If you are considering blowing the whistle on unethical or fraudulent activities, you are likely aware of qui tam suits. A qui tam lawsuit is brought by an individual who possesses knowledge of the fraudulent activity and brings a lawsuit on behalf of the government to recover stolen funds. Once the government has conducted its own investigation, it can choose to join the litigation.
What Is a Qui Tam lawsuit?
Qui tam suits (pronounced ‘kwee tom’ or ‘kee tam’) are suits brought up under the qui tam provision of the False Claims Act. Unlike most lawsuits where the party bringing the suit has been injured in some fashion, qui tam suits are brought by an individual who has not been directly harmed by fraudulent behavior
The individual bringing the suit -referred to as a ‘relator’- is encouraged by the government to come forward with information about fraud levied against the government.

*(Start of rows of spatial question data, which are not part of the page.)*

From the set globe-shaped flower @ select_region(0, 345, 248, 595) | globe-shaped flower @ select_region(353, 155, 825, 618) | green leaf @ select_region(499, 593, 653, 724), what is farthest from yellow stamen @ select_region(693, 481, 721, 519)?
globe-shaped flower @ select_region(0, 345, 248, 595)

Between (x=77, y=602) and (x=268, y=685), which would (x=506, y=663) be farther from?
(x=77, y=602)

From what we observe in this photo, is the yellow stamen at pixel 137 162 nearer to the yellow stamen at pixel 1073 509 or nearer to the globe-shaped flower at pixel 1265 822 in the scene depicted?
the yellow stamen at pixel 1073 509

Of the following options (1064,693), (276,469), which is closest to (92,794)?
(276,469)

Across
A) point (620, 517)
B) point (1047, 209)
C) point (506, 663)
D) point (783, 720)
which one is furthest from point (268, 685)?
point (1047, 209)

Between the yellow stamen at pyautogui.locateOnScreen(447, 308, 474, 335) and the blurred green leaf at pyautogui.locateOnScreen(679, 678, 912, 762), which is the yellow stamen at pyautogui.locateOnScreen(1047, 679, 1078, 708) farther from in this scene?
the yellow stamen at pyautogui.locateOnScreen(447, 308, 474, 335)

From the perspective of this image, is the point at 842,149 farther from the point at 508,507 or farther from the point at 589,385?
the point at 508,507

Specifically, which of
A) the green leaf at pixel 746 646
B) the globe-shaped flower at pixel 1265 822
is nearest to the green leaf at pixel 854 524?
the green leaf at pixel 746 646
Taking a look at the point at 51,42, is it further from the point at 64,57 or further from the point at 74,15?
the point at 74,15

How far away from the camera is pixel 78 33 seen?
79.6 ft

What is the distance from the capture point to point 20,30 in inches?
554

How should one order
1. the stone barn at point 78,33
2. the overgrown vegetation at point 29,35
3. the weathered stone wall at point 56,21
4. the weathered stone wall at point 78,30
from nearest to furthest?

This allows the government to conduct its own investigation, and potentially to recover stolen funds should it decide to join in on the relator’s lawsuit.
If this litigation is successful, the relator is often entitled to a small cut of the funds recovered by the government; this is due to the government not being aware of the fraud had the relator not come forward.
What Types of Cases Qualify as Qui Tam?
Under the False Claims Act, individuals and companies who defraud the government are liable for the amounts they are unlawfully paid. With very few exceptions, contractors are liable for fraud involving federal programs and contracts. This can include the following:
- Improper billing for Medicaid or Medicare. This can include overbilling and billing for services, procedures, or equipment that were not rendered.
- Overcharging for goods or services that were provided under a government contract.
- Requesting payment for goods and services not provided.
- ‘Off-label’ marketing of FDA-approved drugs. ‘Off-Label’ refers to prescribing medications to treat health issues they were not designed to address, nor tested to treat by the FDA.
- Grant recipients who charge the government for expenses not related to the grant rewarded.
- Accounting fraud.
- Bribing of foreign officials.
- Manipulation in trading of securities or commodities.
Qui Tam – What Does It Mean to be a Whistleblower?
A whistleblower, also known as a ‘relator’, is an individual who has witnessed fraudulent activity and chooses to report it to the government. Unlike the way it’s depicted in television and movies, anyone from any background can blow the whistle on companies who are defrauding the government. However, becoming a whistleblower and going public with accusations of fraudulent behavior can adversely affect a person’s professional and personal lives, so it should be approached cautiously with the advice of an attorney.